Oggi, invece, la tua produzione è affidata a Macro Marco: ti va di raccontarci  brevemente come lavorate insieme?

La produzione di Macro è principalmente esecutiva, vera e propria produzione discografica. Ora la squadra si è allargata, è impostata in modo diverso da come si organizzano le cose quando fai rap. Sono io che compongo in prima persona, faccio delle bozze e le propongo. Lui per me è ormai una figura molto più manageriale. Sicuramente, avendo anche una grande esperienza da rapper, da dj, da producer, nella musica in generale, è ovvio che diventa un grande punto di confronto e di paragone. Le scelte sono mie, le aggiusto e le sistemo con la band, molte cose le studio con il produttore che negli ultimi due dischi è stato Tommaso Colliva, che non è altro colui che si occupa di tutte le registrazioni e cura il sound del progetto. Macro, da buon discografico, supervisiona sempre tutto e dice la sua. Il processo è più ampliato rispetto al passato, cosa che non mi dispiace affatto, anzi, mi piace molto.

 

Avrai sicuramente notato che più che con la musica, molti artisti spingono il loro stile inserendosi sempre di più nel mondo della moda. Essendo tu un noto appassionato di sneakers, ti hanno mai proposto di ideare una tua linea? Se no, ti piacerebbe?

Mi hanno chiesto spesso di collaborare, mai di ideare una linea, ma non credo che accetterei: faccio il cantante, non voglio spingermi così avanti. In ogni caso, mi piacerebbe molto collaborare, anche per qualcosa di limited, francamente me lo auguro.

 

Dal tuo libro appena uscito, sembra quasi fossi arrivato ad un punto di arrivo: hai trovato la tua pelle migliore e hai scritto un libro biografico, come se non ci fosse più nulla da raccontare. La tua musica cambierà pelle un’altra volta oppure hai trovato la tua dimensione?

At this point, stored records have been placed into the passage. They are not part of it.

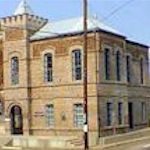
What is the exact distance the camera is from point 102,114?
39000mm

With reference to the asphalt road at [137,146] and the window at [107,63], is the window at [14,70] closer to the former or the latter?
the window at [107,63]

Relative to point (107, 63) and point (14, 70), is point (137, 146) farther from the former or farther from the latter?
point (14, 70)

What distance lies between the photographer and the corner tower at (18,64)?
42.2m

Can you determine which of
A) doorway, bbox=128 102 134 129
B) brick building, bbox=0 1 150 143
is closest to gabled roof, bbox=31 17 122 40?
brick building, bbox=0 1 150 143

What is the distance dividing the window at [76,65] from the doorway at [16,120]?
643 centimetres

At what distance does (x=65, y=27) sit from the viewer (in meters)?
42.4

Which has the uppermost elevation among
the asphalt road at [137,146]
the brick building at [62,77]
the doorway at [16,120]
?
the brick building at [62,77]

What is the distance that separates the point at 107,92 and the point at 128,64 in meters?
5.64

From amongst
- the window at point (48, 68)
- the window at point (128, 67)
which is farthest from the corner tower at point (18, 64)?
the window at point (128, 67)

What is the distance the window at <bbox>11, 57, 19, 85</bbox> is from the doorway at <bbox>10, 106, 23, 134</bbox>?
220cm

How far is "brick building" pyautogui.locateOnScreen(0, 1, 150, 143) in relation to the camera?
39.0m

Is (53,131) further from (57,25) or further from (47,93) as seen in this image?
(57,25)

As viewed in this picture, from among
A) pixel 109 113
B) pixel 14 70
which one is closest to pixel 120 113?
pixel 109 113

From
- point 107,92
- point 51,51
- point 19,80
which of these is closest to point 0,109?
point 19,80
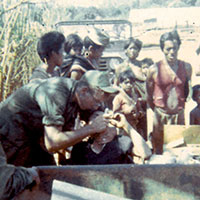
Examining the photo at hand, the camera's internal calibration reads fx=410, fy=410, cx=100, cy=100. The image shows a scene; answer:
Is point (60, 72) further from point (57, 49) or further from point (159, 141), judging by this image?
point (159, 141)

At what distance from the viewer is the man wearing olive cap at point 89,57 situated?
4059 millimetres

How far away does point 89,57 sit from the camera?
4570mm

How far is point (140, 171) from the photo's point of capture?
92.7 inches

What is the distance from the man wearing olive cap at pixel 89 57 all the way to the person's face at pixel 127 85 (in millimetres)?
542

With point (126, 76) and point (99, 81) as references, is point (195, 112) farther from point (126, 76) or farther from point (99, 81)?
point (99, 81)

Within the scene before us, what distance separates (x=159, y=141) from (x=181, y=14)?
69.0 ft

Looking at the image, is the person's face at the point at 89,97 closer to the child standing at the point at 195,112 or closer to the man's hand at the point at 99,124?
the man's hand at the point at 99,124

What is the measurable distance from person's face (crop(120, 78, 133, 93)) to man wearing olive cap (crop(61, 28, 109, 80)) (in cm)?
54

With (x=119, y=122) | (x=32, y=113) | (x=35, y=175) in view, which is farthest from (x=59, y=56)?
(x=35, y=175)

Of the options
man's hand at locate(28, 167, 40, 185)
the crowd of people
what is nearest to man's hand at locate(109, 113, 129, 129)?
the crowd of people

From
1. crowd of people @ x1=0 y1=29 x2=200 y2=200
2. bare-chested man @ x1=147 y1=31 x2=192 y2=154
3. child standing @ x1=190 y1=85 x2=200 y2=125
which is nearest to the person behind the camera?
crowd of people @ x1=0 y1=29 x2=200 y2=200

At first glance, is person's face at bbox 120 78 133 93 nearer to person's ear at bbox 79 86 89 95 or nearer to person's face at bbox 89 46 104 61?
person's face at bbox 89 46 104 61

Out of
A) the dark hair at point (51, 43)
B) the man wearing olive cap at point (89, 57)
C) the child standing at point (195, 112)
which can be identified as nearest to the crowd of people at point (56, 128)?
the dark hair at point (51, 43)

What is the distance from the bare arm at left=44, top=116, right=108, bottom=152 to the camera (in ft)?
8.15
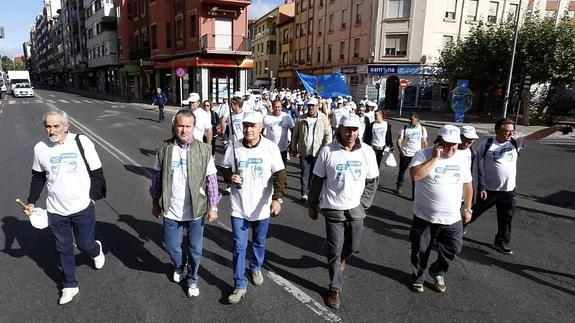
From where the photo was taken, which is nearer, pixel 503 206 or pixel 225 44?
pixel 503 206

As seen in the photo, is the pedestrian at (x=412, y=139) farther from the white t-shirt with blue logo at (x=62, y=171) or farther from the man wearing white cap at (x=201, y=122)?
the white t-shirt with blue logo at (x=62, y=171)

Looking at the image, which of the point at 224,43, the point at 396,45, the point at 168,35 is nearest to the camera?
the point at 224,43

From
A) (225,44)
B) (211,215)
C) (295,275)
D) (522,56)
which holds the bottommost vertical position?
(295,275)

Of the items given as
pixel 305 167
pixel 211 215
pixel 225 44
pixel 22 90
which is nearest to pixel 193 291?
pixel 211 215

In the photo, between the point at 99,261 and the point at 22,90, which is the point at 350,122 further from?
the point at 22,90

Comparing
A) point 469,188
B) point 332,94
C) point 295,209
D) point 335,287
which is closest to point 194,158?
point 335,287

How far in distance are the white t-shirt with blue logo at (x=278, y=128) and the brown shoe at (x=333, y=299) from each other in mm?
3837

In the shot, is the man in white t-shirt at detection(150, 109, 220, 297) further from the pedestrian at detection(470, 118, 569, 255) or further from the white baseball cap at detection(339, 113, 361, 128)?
the pedestrian at detection(470, 118, 569, 255)

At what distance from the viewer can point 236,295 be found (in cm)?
361

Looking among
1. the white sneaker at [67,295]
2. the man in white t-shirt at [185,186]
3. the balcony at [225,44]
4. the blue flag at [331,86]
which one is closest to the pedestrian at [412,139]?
the man in white t-shirt at [185,186]

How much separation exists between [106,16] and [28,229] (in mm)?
46811

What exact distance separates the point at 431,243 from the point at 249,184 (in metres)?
1.96

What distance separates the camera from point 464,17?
103ft

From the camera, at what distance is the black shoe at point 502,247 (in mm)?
4832
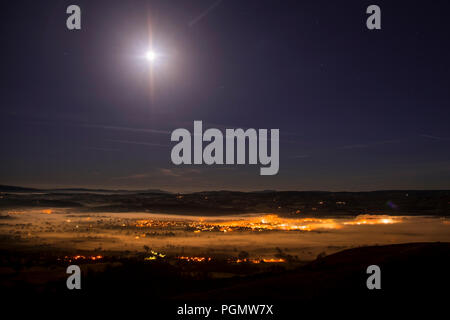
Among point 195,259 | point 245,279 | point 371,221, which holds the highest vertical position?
point 245,279

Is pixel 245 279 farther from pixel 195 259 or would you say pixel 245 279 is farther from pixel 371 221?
pixel 371 221

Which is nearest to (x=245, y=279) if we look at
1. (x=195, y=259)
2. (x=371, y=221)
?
(x=195, y=259)

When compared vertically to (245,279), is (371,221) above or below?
below

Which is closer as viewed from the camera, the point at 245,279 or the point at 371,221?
the point at 245,279

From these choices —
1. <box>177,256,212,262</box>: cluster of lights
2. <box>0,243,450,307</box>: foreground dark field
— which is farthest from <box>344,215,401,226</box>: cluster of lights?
<box>177,256,212,262</box>: cluster of lights

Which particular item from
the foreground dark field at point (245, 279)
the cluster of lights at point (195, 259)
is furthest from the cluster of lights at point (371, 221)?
the cluster of lights at point (195, 259)

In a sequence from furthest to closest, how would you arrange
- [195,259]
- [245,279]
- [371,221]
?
[371,221] → [195,259] → [245,279]

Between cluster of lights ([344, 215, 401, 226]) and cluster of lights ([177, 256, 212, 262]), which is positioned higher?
cluster of lights ([177, 256, 212, 262])

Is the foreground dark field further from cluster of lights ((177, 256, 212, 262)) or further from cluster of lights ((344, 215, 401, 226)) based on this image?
cluster of lights ((344, 215, 401, 226))

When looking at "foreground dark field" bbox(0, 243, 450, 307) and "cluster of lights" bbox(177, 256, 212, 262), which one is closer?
"foreground dark field" bbox(0, 243, 450, 307)

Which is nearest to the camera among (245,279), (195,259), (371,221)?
(245,279)
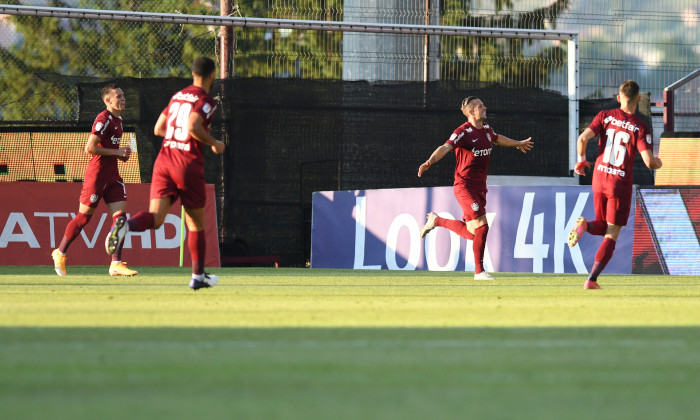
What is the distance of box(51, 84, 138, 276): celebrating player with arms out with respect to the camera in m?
12.1

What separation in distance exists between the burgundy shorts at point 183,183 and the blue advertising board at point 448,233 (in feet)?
21.7

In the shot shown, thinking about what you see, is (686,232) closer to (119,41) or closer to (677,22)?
(677,22)

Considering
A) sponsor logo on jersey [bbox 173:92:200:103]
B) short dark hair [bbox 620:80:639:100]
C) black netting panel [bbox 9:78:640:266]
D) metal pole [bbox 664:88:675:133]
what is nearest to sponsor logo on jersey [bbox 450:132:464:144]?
short dark hair [bbox 620:80:639:100]

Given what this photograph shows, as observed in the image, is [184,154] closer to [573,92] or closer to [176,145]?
[176,145]

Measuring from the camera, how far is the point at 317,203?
16.9m

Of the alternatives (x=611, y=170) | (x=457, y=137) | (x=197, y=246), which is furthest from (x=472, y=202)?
(x=197, y=246)

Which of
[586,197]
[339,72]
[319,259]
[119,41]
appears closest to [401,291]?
[586,197]

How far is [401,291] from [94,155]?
4458 mm

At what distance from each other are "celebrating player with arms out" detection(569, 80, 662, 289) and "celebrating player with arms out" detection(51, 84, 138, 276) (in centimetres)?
507

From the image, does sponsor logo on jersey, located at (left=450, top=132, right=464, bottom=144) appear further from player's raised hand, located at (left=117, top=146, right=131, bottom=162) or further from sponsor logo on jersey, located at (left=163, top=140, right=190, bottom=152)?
sponsor logo on jersey, located at (left=163, top=140, right=190, bottom=152)
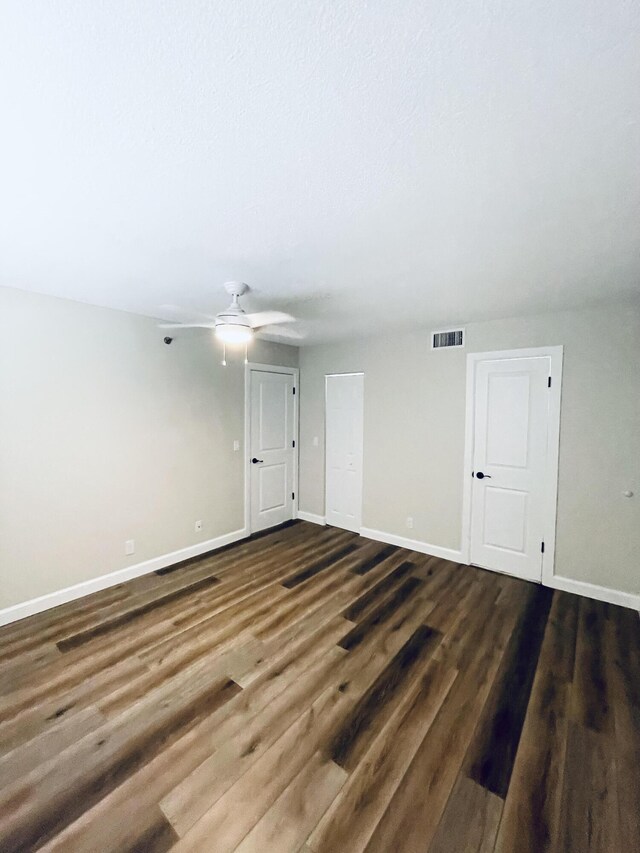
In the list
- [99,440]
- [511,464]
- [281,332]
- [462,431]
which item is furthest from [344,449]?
[99,440]

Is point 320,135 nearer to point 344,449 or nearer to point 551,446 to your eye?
point 551,446

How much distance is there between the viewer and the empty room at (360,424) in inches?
38.4

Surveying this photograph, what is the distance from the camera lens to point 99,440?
3.17 meters

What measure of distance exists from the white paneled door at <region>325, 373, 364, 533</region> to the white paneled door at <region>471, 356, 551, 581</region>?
4.76 feet

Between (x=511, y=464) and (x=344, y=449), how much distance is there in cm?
204

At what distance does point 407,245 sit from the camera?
193cm

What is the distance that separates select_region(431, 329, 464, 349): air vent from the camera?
148 inches

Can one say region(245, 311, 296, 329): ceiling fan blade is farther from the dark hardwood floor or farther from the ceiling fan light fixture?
the dark hardwood floor

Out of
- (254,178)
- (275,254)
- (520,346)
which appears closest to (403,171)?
(254,178)

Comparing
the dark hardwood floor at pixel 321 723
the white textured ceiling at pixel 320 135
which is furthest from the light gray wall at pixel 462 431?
the white textured ceiling at pixel 320 135

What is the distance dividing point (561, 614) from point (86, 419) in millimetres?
4335

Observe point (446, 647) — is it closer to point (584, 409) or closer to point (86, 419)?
point (584, 409)

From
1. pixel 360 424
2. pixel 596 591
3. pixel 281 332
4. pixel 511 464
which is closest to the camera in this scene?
pixel 596 591

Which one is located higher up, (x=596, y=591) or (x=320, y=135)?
(x=320, y=135)
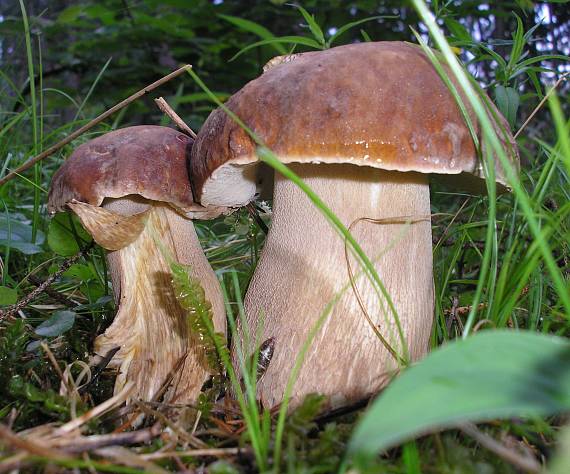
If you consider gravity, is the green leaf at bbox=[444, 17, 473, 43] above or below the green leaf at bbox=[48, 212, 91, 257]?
above

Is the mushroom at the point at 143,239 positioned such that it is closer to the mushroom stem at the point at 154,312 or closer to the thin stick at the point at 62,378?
the mushroom stem at the point at 154,312

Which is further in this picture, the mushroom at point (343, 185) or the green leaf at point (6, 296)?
the green leaf at point (6, 296)

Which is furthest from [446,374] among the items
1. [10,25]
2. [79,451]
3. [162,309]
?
[10,25]

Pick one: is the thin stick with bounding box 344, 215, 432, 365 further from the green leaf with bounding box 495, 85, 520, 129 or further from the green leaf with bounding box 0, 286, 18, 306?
the green leaf with bounding box 0, 286, 18, 306

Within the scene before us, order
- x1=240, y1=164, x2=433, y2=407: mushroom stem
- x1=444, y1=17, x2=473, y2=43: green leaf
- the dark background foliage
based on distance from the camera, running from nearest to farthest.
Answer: x1=240, y1=164, x2=433, y2=407: mushroom stem, x1=444, y1=17, x2=473, y2=43: green leaf, the dark background foliage

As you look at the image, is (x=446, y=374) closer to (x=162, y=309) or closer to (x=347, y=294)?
(x=347, y=294)

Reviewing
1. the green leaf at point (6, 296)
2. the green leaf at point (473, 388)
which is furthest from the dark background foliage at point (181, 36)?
the green leaf at point (473, 388)

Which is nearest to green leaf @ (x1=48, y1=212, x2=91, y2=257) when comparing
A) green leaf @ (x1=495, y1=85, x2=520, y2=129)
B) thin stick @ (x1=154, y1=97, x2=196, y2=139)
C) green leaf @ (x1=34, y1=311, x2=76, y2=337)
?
green leaf @ (x1=34, y1=311, x2=76, y2=337)

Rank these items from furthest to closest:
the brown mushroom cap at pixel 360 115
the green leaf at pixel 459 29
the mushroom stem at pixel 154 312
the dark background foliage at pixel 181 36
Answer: the dark background foliage at pixel 181 36, the green leaf at pixel 459 29, the mushroom stem at pixel 154 312, the brown mushroom cap at pixel 360 115

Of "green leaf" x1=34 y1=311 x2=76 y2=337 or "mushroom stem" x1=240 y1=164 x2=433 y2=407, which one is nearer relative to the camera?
"mushroom stem" x1=240 y1=164 x2=433 y2=407
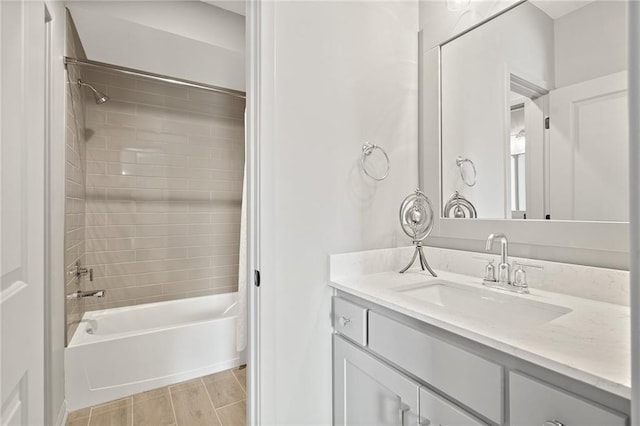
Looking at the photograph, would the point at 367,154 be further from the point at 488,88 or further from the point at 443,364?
the point at 443,364

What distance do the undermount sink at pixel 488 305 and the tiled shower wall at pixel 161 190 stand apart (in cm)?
214

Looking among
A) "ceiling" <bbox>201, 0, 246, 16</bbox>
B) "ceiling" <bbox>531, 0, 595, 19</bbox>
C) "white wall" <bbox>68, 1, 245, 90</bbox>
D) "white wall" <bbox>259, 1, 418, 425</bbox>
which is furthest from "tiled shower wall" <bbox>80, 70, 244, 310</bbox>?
"ceiling" <bbox>531, 0, 595, 19</bbox>

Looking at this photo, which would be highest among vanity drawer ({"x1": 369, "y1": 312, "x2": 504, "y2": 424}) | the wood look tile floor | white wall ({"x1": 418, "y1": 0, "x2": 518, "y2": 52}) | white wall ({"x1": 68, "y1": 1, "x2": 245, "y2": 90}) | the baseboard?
white wall ({"x1": 68, "y1": 1, "x2": 245, "y2": 90})

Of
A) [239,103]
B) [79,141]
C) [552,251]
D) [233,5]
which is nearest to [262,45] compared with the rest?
[233,5]

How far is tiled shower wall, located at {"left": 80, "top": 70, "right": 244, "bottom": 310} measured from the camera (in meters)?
2.49

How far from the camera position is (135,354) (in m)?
1.95

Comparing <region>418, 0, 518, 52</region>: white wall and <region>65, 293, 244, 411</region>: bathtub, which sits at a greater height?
<region>418, 0, 518, 52</region>: white wall

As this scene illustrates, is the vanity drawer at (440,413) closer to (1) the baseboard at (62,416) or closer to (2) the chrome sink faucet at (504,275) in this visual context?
(2) the chrome sink faucet at (504,275)

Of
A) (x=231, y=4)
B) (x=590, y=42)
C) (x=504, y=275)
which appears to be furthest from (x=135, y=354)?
(x=590, y=42)

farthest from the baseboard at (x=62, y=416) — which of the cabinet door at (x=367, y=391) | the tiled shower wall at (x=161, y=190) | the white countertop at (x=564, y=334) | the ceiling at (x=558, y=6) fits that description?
the ceiling at (x=558, y=6)

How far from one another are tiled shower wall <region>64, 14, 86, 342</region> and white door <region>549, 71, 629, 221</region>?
2397 mm

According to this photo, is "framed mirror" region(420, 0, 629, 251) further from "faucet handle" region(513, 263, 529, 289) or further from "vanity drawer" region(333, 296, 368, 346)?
"vanity drawer" region(333, 296, 368, 346)

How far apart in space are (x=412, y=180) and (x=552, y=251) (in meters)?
0.67
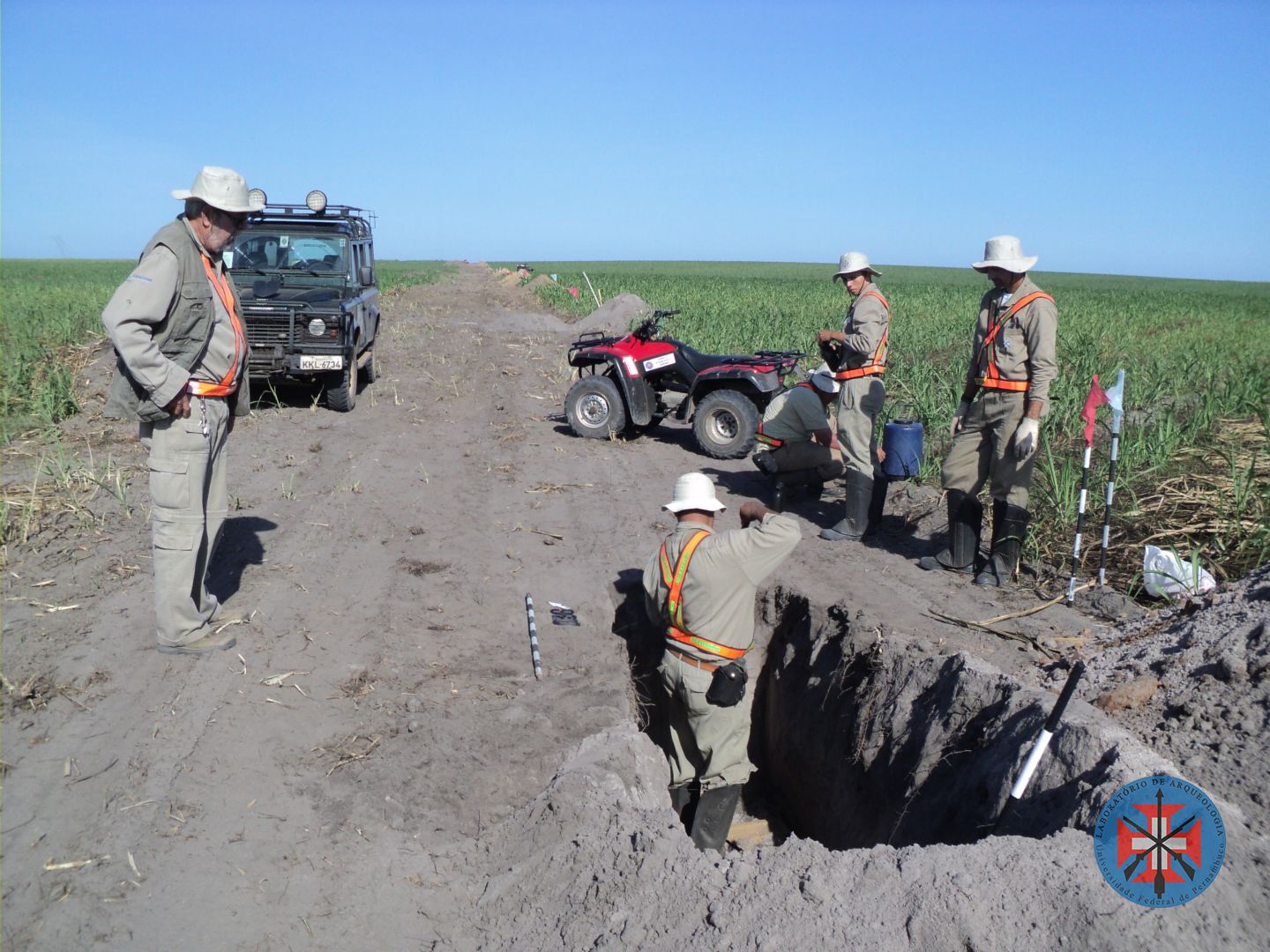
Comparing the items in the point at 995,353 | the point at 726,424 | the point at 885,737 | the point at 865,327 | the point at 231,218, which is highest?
the point at 231,218

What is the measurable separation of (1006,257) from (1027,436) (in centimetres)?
111

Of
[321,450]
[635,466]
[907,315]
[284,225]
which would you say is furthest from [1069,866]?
[907,315]

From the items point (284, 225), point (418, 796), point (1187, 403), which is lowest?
point (418, 796)

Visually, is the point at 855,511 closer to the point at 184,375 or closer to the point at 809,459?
the point at 809,459

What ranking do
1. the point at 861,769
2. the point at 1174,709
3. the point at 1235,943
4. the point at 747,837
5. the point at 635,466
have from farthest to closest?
the point at 635,466
the point at 747,837
the point at 861,769
the point at 1174,709
the point at 1235,943

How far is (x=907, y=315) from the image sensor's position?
23438 millimetres

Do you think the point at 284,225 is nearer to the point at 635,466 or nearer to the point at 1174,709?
the point at 635,466

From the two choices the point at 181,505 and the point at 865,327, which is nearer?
the point at 181,505

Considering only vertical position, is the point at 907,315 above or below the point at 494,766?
above

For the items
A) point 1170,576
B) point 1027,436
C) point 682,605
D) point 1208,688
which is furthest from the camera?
point 1027,436

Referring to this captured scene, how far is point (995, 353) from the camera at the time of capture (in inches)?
231

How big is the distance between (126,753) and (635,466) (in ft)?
19.4

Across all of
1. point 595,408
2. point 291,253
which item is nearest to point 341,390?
point 291,253

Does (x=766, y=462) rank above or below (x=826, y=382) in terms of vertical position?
below
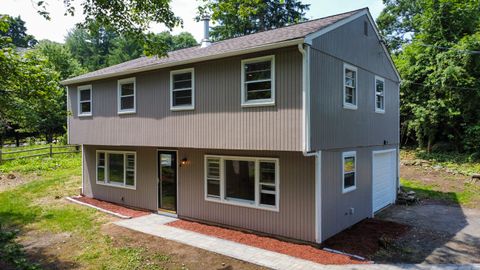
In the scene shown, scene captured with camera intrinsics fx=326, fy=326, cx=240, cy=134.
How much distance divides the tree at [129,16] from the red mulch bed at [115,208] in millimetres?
6852

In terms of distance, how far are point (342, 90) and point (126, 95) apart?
7.91m

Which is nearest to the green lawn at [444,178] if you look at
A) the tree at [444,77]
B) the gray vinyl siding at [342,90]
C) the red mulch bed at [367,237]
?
the tree at [444,77]

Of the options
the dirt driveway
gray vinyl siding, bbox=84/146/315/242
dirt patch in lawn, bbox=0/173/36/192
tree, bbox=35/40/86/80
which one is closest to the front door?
gray vinyl siding, bbox=84/146/315/242

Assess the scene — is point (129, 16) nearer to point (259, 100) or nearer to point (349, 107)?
point (259, 100)

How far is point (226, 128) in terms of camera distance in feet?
30.7

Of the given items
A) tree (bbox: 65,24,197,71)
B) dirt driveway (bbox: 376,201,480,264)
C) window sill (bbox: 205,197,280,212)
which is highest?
tree (bbox: 65,24,197,71)

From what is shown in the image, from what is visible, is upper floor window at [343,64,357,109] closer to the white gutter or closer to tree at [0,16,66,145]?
the white gutter

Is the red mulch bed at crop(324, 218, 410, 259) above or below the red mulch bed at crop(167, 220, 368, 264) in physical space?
above

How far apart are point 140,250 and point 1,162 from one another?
17.8m

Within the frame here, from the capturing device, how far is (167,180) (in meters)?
12.2

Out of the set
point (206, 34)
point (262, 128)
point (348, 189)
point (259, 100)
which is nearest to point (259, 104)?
point (259, 100)

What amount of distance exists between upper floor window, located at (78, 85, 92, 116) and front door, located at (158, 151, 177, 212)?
4.22 m

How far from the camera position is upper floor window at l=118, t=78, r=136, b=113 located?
12.2 m

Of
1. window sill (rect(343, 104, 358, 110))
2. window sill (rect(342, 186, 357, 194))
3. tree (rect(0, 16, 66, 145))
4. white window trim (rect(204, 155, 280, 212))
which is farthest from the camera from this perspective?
window sill (rect(342, 186, 357, 194))
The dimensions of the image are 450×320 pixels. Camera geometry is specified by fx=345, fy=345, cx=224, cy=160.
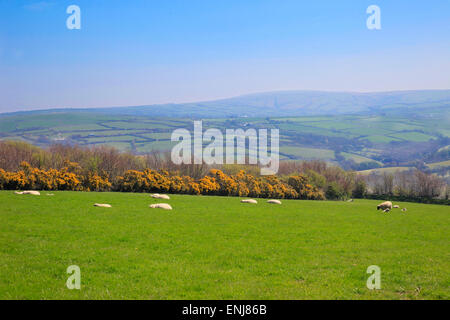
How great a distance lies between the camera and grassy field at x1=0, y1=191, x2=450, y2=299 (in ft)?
28.5

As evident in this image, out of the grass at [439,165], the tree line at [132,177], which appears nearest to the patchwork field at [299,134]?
the grass at [439,165]

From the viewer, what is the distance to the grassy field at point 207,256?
870 cm

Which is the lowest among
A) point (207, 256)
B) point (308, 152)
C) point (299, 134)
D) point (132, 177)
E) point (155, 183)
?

Domanda difficile… non lo so. Ora mi tengo la pelle che c’ho, sicuramente fino all’estate, la abbronzo e vedremo quando sarà il momento di cambiare pelle come la cambierò. Ma una volta arrivato qua facendo una mutazione di pelle abbastanza grossa a livello umano e a livello artistico vorrei esplorare un po’ di più, non correre per forza a cambiare nuovamente formula. Però, che io mi ripeta, credo proprio di no.

 

Com’è visto Ghemon tra 10 anni agli occhi di Gianluca? Pensa che ci sarà ancora uno spazio musicale per lui?

Sì, sicuramente! Credo e immagino che ci saranno tante altre cose, mischiando ciò che mi piace, ma è indubbio che farò ancora musica.